I’ve made food day after day, just so she doesn’t have to. Eunice has been appreciative, unlike Frank. He’s a mooch and for all I know he would be better dead than wasting oxygen on this beautiful earth.
January 15th, 1995
I write today with anger. Frank is really starting to leave me more furious than the day before. What a pathetic excuse for a man.
He consistently starts arguments with Eunice, saying almost the same things every time. Their room is located next to mine. Leaving me the ability to hear every argument through the hollow wall.
Also when they decide to be intimate, I can hear that as well. She always sounds annoyed and frustrated with him. In front of me, she acts so presentable and couldn’t careless about his rude behavior. As if I bring a better side to her. That or she’s pretending for me.
Just today, Frank came up to me asking why I never clean the living room. As if I was the one messing it up in the first place. He leaves his empty bags of chips and his crumbs everywhere at the sofa that he stations at. The sofa located right in front of the television. The only thing he ever does.
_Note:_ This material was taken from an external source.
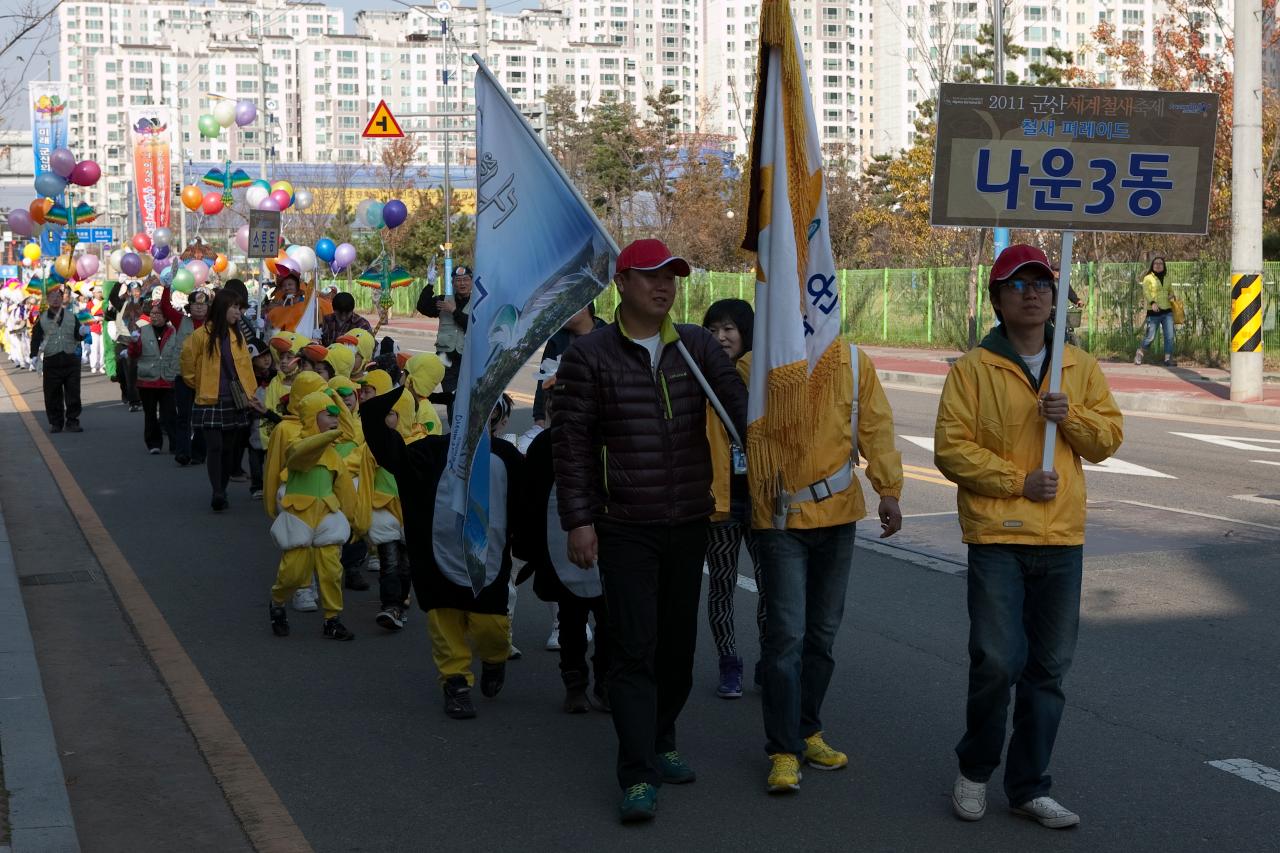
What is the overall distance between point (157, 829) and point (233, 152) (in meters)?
197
Eunice came home at the moment of us arguing over the cleanliness of the front room.
Eunice was upset, understandably, yet she sided with Frank. Why!?
He was the one making a huge mess, in my own home. Yet she sides with him as if he could do no wrong. I’m furious. What does this worthless man have over her? Is she so committed to her husband that she doesn’t care what he does. ‘For better or for worse?’
I almost couldn’t hold my rage in and had to just walk off. Frank even disrespected me, in my own home, as I walked away. Saying, “Next time, do your job.”
I swear I could kill him.
January 16th, 1995
Eunice knocked on my bedroom door around midnight. I met her outside of my room, confused.
She asked to speak with me inside of my bedroom, I declined. She asked another time, she shrugged and gave me a wink. My body froze awkwardly.
I let her in my bedroom viciously and she sat me down on the couch. We sat closely to one another. Since she winked at me, I thought this was my time to express my truest feelings. She had other things to say.
Eunice told me what she was doing everyday. Why she left everyday and gone for most of it. Leaving me alone with her poor excuse for a husband.
Eunice had some matters with Richard, her son.